**Task objective**
Could you copy the Dorothy Grant biography word for word from "Dorothy Grant (born" to "including Florence Edenshaw."?

**Source**
- Born: 1955 (age 70–71) Hydaburg, Alaska
- Citizenship: Haida
- Years active: 1988–present
- Known for: Haida fashion designer
- Website: dorothygrant.com

= Dorothy Grant =

Haida fashion designer (born 1955

Dorothy Grant (born 1955) is an Indigenous fashion designer whose works have gained public recognition as expressions of living Haida culture.

== Biography ==

=== Early life ===
Grant was born in 1955 in Hydaburg, Alaska, but was raised in Ketchikan. She is a Kaigani Haida of the Raven Clan from the Brown Bear house of Howkan. Her family crests include Two-Finned Killer Whale, Shark, Berry Picker in the Moon, and Brown Bear. She was trained in traditional Haida art forms such as the creation of button blankets, appliqué, as well as basket weaving by her family and elders, including Florence Edenshaw.

Grant had spent time as a member of the Rainbow Creek Dancers alongside her then-husband Robert Davidson. She was often responsible for creating regalia for the dancers.

During the mid-1980's Grant was inspired by Bill Reid to innovate Haida art by applying it to fashion. During a meeting with several Haida artists, including Reid, who had recently come back from Paris, he was quoted by Grant as saying "somebody's gotta do fashion, or there's gonna be somebody over there in Paris... who's gonna take our art and put it on stuff and make it really bad. So somebody's gotta do fashion." This prompted Grant to pursue fashion seriously. Grant attended the Helen Lefeaux School of Fashion Design in 1987.

=== Professional development ===
Grant broke onto the scene in the early 1980s when she began sketching Haida artwork onto clothing. Grant's first collection was debuted in 1989 and featured 55 pieces. About the collection's debut, Grant has said, "It had a big impact because nobody was doing it at the time". Lisa Tant noted in her article "Dorothy Grant's Haida Couture", for BC Woman, that Grant was the first "Aboriginal designer to combine traditional Haida ceremonial dress with contemporary fashion." For example, some of her pieces utilize the tapering lines (Formline art) of the Haida ceremonial copper, notably its central T-ridge. Indeed, Grant has gained international acclaim for producing garments that infuse myth with fabric and for using fashion to share Canadian Northwest culture with a broader audience. This event brought much demand for Grant's work, "I just remember being so busy for several months after that with people coming and wanting to order things". In 1994, the Dorothy Grant Boutique opened at the Sinclair Centre in Vancouver, BC.

Grant's critics have accused her of "going commercial", however Grant refutes such claims, arguing that if fashion products are produced with a "certain finesse that represents Haida culture and Canada, I don't think that's a sell-out. I think that's a positive step toward creating an employment for Native people and a national identity."

**Dataset excerpts**

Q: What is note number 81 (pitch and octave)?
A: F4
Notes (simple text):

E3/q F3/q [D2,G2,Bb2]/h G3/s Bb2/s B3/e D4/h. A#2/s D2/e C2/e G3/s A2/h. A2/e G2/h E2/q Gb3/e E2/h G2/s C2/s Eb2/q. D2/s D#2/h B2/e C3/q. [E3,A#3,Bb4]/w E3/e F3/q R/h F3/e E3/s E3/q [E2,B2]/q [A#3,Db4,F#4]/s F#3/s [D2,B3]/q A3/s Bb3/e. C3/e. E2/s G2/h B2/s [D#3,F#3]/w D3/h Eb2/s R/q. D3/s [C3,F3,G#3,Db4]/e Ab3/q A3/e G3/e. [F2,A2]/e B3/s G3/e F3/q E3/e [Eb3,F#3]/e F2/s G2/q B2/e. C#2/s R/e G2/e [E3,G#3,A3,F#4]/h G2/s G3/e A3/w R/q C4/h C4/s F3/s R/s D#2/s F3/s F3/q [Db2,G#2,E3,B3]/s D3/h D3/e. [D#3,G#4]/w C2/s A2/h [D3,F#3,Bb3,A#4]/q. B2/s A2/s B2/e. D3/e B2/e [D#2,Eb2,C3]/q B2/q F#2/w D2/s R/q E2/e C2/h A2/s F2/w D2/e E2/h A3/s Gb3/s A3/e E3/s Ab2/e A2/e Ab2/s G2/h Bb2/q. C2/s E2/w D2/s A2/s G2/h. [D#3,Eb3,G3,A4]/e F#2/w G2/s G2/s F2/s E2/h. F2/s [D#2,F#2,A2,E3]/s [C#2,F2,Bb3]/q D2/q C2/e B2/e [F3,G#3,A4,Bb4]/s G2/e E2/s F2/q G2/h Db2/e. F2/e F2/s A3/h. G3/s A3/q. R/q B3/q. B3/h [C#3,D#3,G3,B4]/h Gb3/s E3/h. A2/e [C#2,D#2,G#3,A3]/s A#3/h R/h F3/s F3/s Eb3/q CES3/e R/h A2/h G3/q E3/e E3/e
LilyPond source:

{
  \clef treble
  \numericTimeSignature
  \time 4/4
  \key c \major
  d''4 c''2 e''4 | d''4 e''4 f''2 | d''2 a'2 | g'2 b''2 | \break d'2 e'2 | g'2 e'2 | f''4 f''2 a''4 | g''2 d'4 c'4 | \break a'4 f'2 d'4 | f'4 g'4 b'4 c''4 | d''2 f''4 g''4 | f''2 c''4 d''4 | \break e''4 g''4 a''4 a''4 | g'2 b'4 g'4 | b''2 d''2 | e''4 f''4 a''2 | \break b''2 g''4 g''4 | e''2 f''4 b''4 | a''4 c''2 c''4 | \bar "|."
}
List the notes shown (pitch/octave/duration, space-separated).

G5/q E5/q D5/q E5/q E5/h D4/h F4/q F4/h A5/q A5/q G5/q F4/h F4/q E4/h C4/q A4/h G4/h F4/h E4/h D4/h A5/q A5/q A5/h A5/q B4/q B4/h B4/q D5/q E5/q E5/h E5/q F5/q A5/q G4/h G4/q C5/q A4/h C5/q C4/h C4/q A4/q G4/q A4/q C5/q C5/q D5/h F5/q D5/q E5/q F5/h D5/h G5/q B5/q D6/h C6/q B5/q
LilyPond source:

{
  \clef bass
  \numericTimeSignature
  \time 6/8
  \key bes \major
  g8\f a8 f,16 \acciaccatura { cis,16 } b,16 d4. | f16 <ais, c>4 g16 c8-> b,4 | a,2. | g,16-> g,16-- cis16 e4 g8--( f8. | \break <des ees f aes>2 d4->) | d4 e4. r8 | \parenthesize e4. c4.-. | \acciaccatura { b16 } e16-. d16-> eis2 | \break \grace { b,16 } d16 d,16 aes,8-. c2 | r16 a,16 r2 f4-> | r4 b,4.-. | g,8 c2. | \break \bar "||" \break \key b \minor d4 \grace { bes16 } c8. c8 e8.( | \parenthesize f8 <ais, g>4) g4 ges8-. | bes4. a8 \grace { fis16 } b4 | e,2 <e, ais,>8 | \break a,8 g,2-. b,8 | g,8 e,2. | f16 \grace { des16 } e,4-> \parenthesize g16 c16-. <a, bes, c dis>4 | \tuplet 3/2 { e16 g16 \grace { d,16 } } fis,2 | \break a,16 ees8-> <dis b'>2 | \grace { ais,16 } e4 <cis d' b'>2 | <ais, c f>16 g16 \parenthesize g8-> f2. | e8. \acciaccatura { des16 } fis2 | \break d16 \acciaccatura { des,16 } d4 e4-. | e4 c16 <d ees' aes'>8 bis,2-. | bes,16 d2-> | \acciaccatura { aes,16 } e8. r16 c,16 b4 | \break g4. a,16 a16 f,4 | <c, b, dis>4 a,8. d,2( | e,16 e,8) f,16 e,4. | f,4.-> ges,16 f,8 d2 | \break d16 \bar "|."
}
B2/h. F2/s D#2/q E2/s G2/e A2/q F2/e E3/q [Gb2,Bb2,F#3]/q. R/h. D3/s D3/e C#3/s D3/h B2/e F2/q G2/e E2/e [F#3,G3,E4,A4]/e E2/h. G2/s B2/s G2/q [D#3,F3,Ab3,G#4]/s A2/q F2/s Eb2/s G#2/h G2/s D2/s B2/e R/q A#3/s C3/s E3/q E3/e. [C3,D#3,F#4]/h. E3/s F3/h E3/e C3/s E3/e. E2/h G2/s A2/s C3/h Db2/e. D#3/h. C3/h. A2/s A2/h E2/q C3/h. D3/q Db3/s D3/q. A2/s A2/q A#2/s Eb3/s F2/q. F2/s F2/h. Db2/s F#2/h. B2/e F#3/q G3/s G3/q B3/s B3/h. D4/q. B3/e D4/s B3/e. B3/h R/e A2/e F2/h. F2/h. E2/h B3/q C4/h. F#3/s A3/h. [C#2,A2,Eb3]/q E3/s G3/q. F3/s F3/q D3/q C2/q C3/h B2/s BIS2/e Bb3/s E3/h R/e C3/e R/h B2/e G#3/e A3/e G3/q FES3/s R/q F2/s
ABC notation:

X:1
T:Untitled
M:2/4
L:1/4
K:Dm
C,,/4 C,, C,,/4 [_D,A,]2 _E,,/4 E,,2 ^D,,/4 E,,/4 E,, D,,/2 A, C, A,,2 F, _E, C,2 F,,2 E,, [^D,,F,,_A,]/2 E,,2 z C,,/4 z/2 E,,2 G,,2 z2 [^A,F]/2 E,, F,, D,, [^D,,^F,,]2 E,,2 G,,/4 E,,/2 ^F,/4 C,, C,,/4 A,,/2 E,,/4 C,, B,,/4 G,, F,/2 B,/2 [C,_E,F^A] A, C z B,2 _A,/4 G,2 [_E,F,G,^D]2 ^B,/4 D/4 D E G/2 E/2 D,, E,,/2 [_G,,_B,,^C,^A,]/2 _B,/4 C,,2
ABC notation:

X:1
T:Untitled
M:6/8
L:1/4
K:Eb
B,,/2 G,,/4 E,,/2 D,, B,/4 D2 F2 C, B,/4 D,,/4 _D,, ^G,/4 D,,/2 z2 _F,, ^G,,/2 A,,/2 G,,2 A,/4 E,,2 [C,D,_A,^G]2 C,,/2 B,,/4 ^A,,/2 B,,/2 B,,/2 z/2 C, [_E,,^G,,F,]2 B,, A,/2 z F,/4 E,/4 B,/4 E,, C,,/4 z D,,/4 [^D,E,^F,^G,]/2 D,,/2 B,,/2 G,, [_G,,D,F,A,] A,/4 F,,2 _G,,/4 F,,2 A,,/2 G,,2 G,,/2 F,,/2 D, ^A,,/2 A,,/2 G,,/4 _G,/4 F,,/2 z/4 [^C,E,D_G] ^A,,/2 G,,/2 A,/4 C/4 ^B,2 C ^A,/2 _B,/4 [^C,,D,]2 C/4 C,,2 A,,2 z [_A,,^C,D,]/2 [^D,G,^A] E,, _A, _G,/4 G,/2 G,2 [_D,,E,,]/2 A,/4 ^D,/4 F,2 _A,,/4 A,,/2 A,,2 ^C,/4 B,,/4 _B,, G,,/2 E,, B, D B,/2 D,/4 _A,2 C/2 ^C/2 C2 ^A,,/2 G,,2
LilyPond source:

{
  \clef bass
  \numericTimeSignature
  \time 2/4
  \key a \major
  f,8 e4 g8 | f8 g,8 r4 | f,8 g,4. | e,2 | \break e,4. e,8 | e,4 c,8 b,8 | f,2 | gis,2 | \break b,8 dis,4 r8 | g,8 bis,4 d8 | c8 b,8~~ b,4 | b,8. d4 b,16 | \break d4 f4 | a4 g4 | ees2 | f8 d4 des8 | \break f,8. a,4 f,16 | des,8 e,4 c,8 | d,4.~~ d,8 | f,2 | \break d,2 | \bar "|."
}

**Written answer**
Dorothy Grant (born 1955) is an Indigenous fashion designer whose works have gained public recognition as expressions of living Haida culture.

== Biography ==

=== Early life ===
Grant was born in 1955 in Hydaburg, Alaska, but was raised in Ketchikan. She is a Kaigani Haida of the Raven Clan from the Brown Bear house of Howkan. Her family crests include Two-Finned Killer Whale, Shark, Berry Picker in the Moon, and Brown Bear. She was trained in traditional Haida art forms such as the creation of button blankets, appliqué, as well as basket weaving by her family and elders, including Florence Edenshaw.